'''

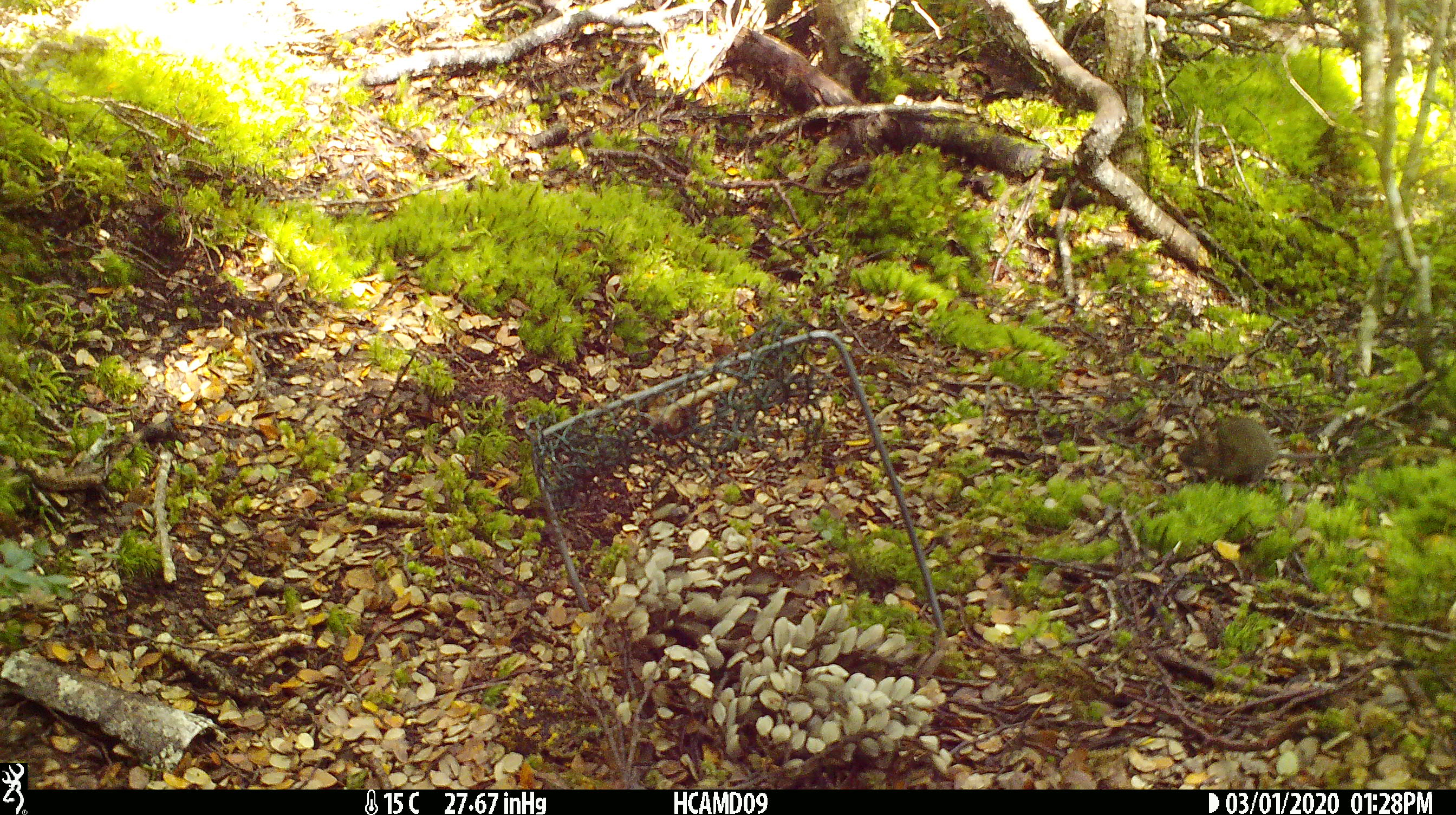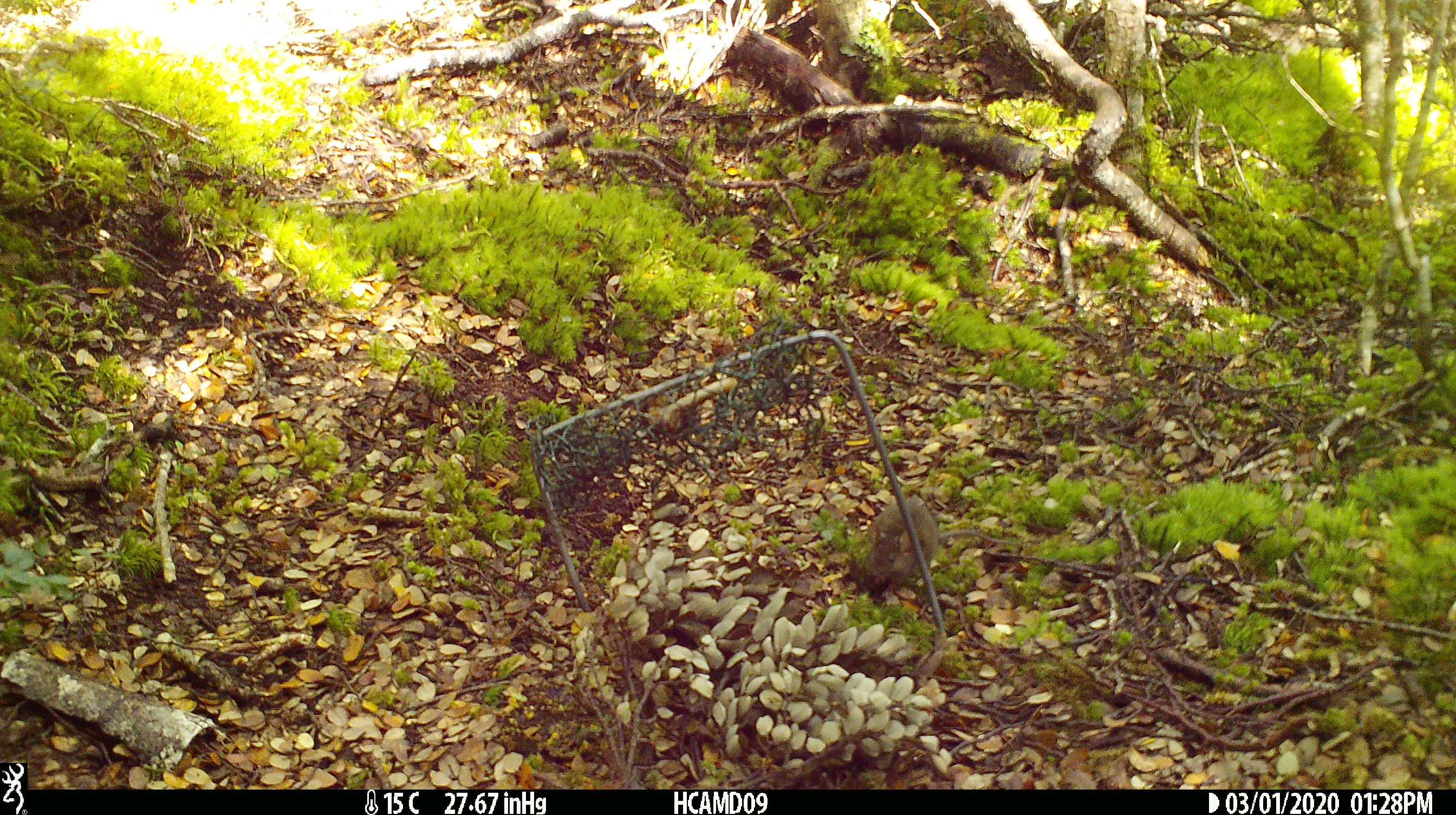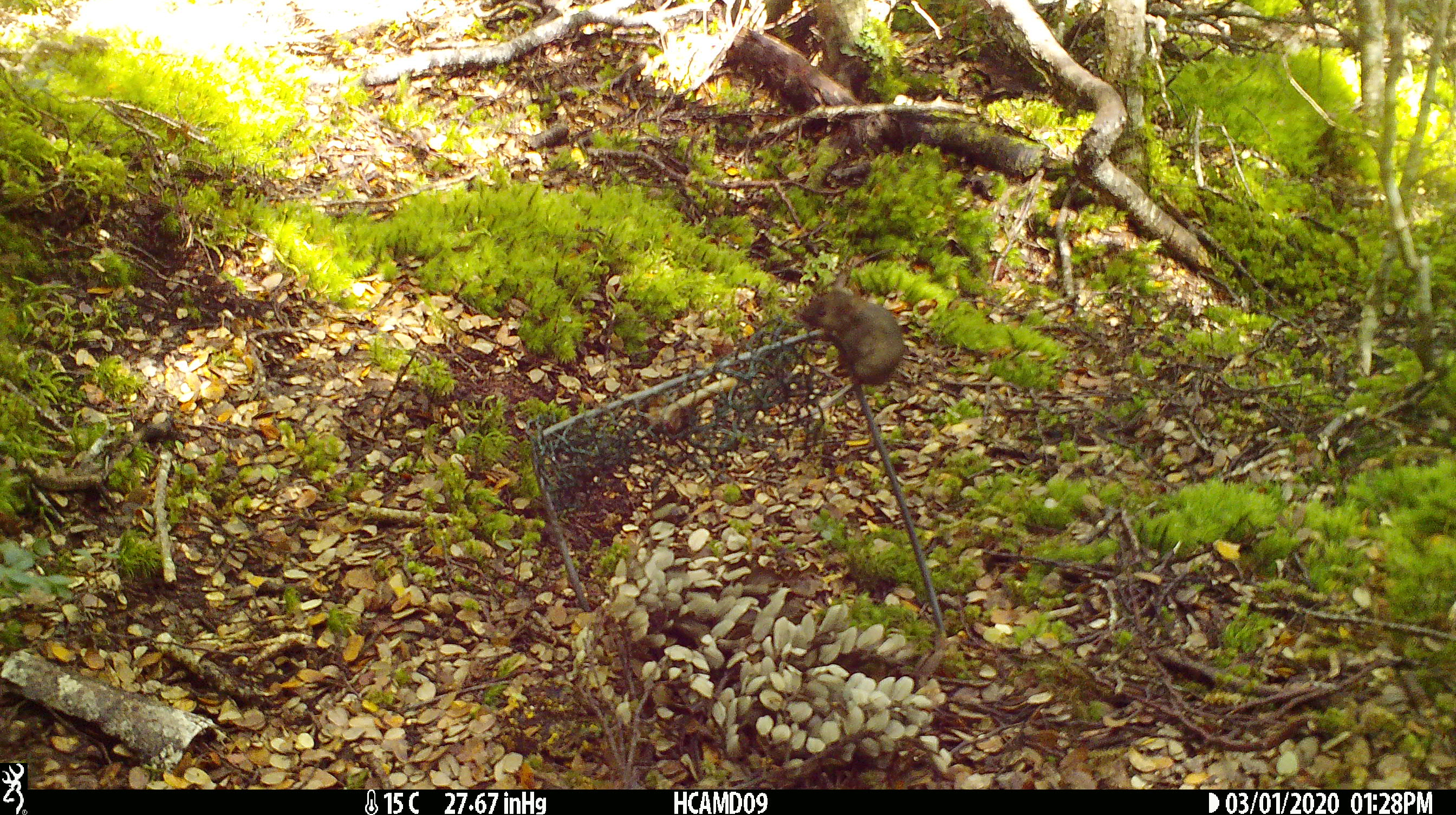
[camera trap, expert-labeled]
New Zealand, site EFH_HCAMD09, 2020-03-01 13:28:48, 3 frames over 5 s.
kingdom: Animalia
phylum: Chordata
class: Mammalia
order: Rodentia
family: Muridae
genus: Mus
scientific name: Mus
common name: mouse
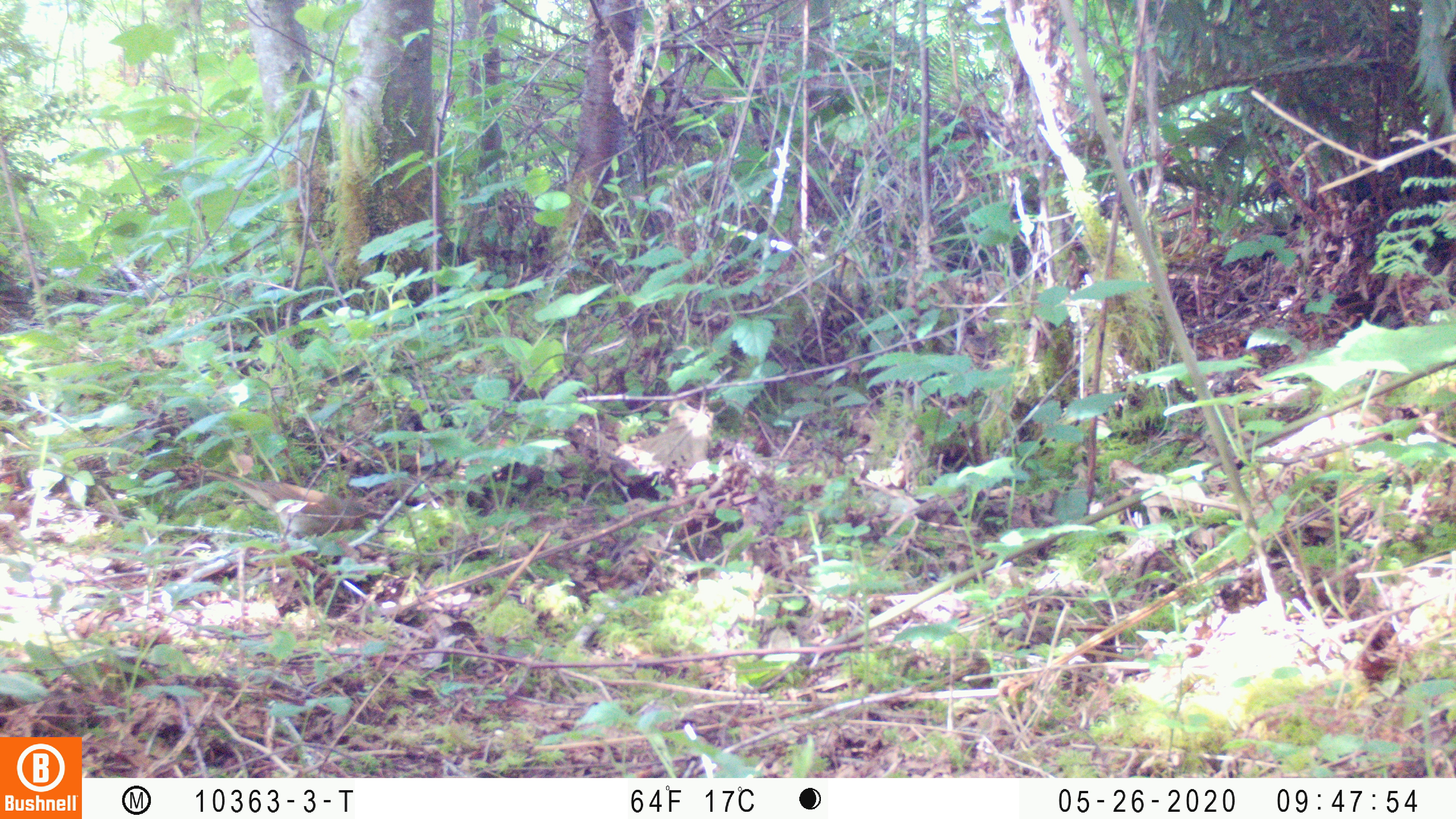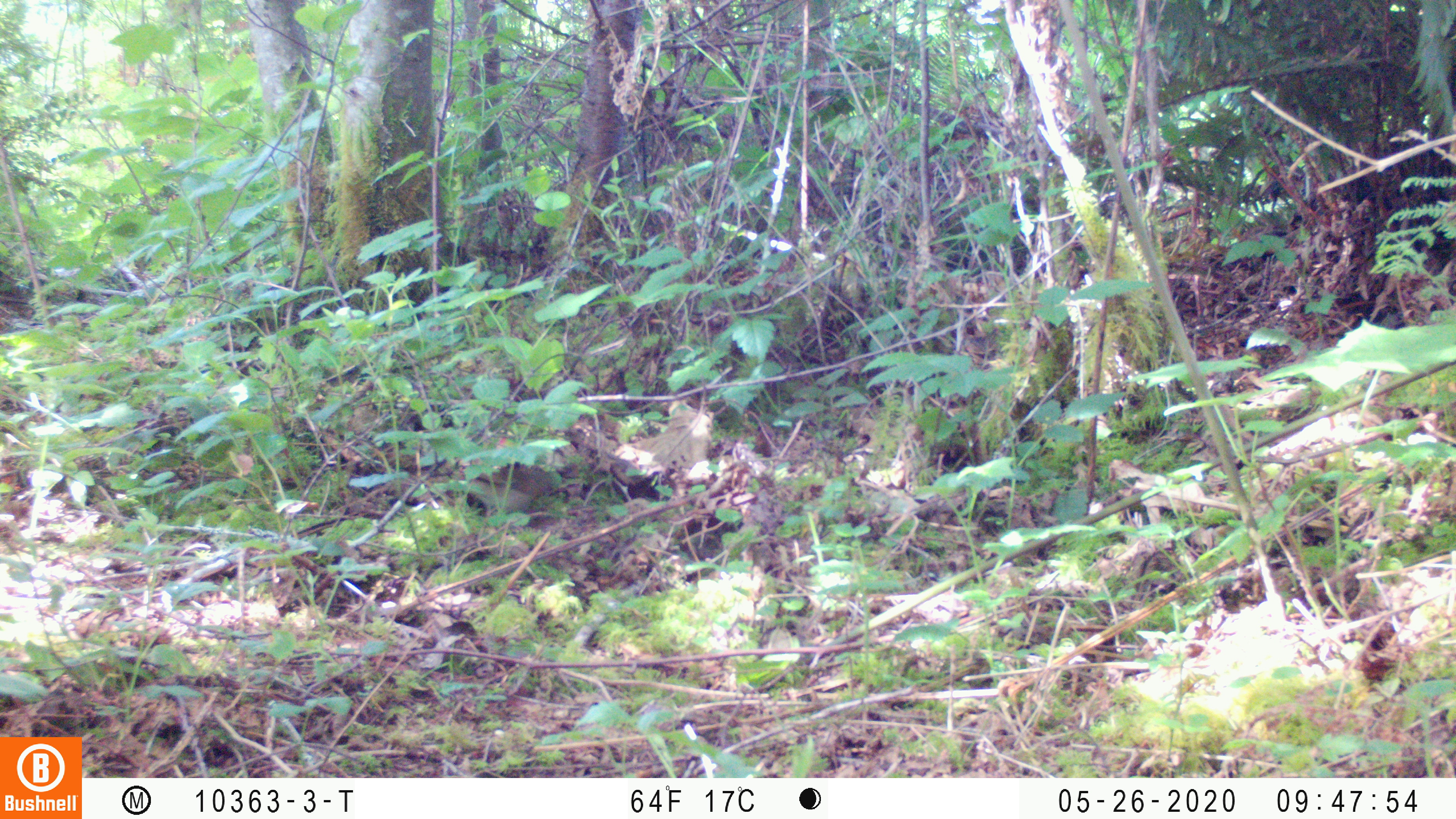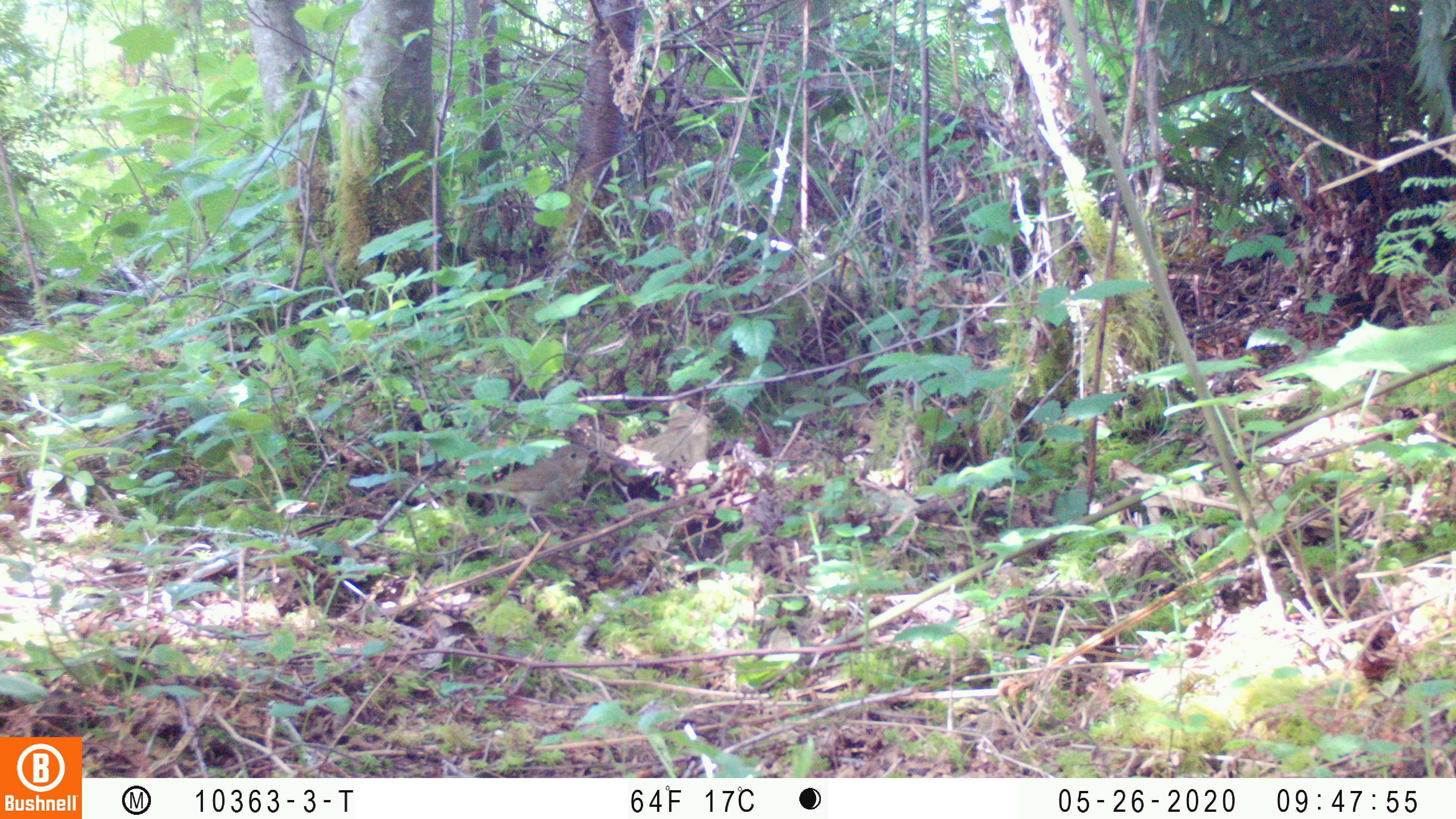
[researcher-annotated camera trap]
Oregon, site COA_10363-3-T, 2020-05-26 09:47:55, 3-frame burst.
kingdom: Animalia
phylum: Chordata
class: Aves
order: Passeriformes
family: Turdidae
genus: Catharus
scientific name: Catharus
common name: brown thrushes and nightingale-thrushes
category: catharus species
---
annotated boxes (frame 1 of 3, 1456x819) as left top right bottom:
catharus species: 204 473 363 542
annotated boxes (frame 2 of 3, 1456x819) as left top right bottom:
catharus species: 452 459 561 514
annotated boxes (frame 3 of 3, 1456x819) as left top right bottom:
catharus species: 470 441 594 532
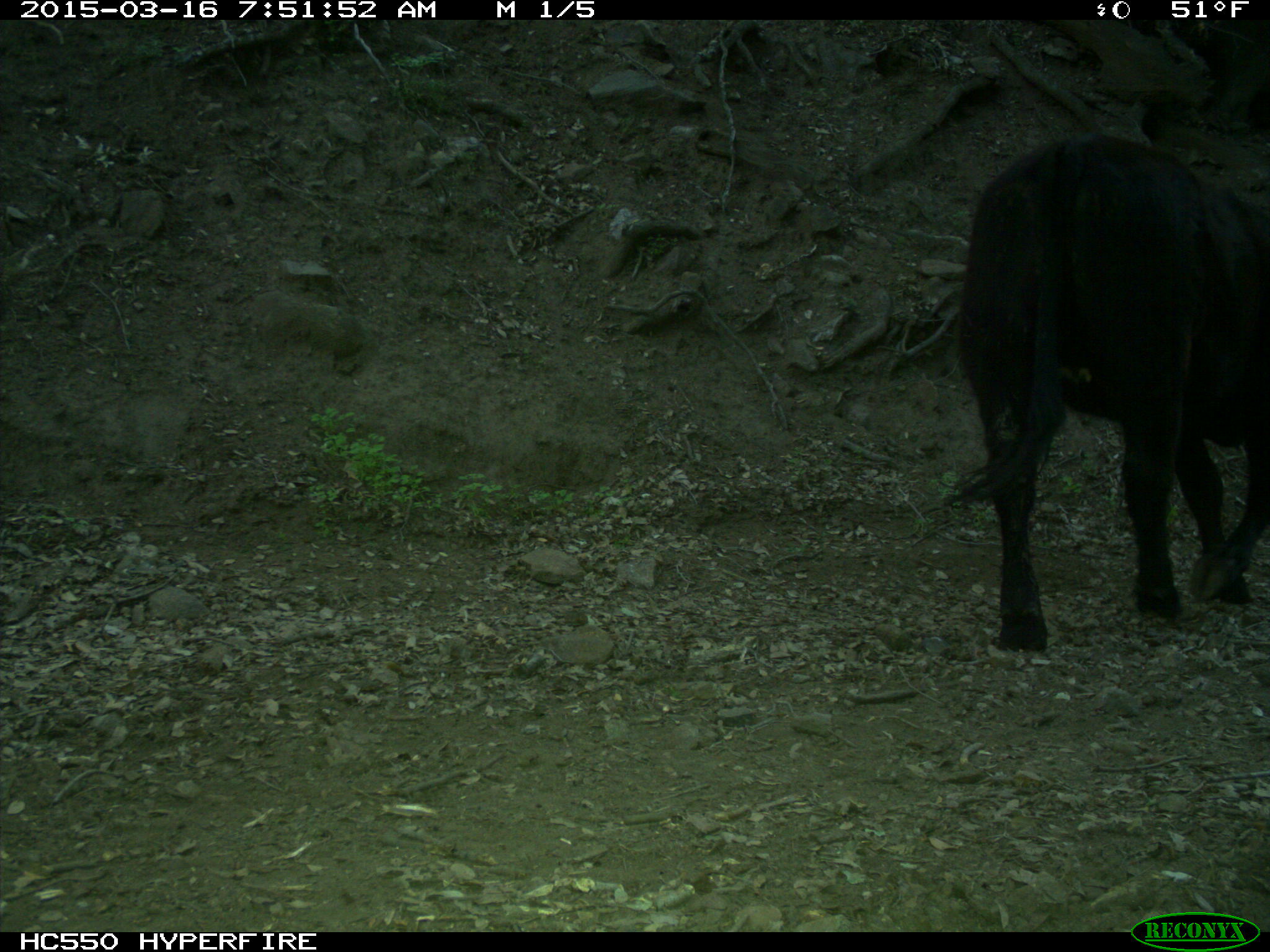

'''

=== TASK INSTRUCTIONS ===
Could you output all the entries above exactly as written, leaving out the pictures?

=== RESPONSE AREA ===
[camera trap, expert-labeled]
New Zealand, site EFH_HCAMD09, 2020-03-01 13:28:48, 3 frames over 5 s.
kingdom: Animalia
phylum: Chordata
class: Mammalia
order: Rodentia
family: Muridae
genus: Mus
scientific name: Mus
common name: mouse
[researcher-annotated camera trap]
Oregon, site COA_10363-3-T, 2020-05-26 09:47:55, 3-frame burst.
kingdom: Animalia
phylum: Chordata
class: Aves
order: Passeriformes
family: Turdidae
genus: Catharus
scientific name: Catharus
common name: brown thrushes and nightingale-thrushes
category: catharus species
---
annotated boxes (frame 1 of 3, 1456x819) as left top right bottom:
catharus species: 204 473 363 542
annotated boxes (frame 2 of 3, 1456x819) as left top right bottom:
catharus species: 452 459 561 514
annotated boxes (frame 3 of 3, 1456x819) as left top right bottom:
catharus species: 470 441 594 532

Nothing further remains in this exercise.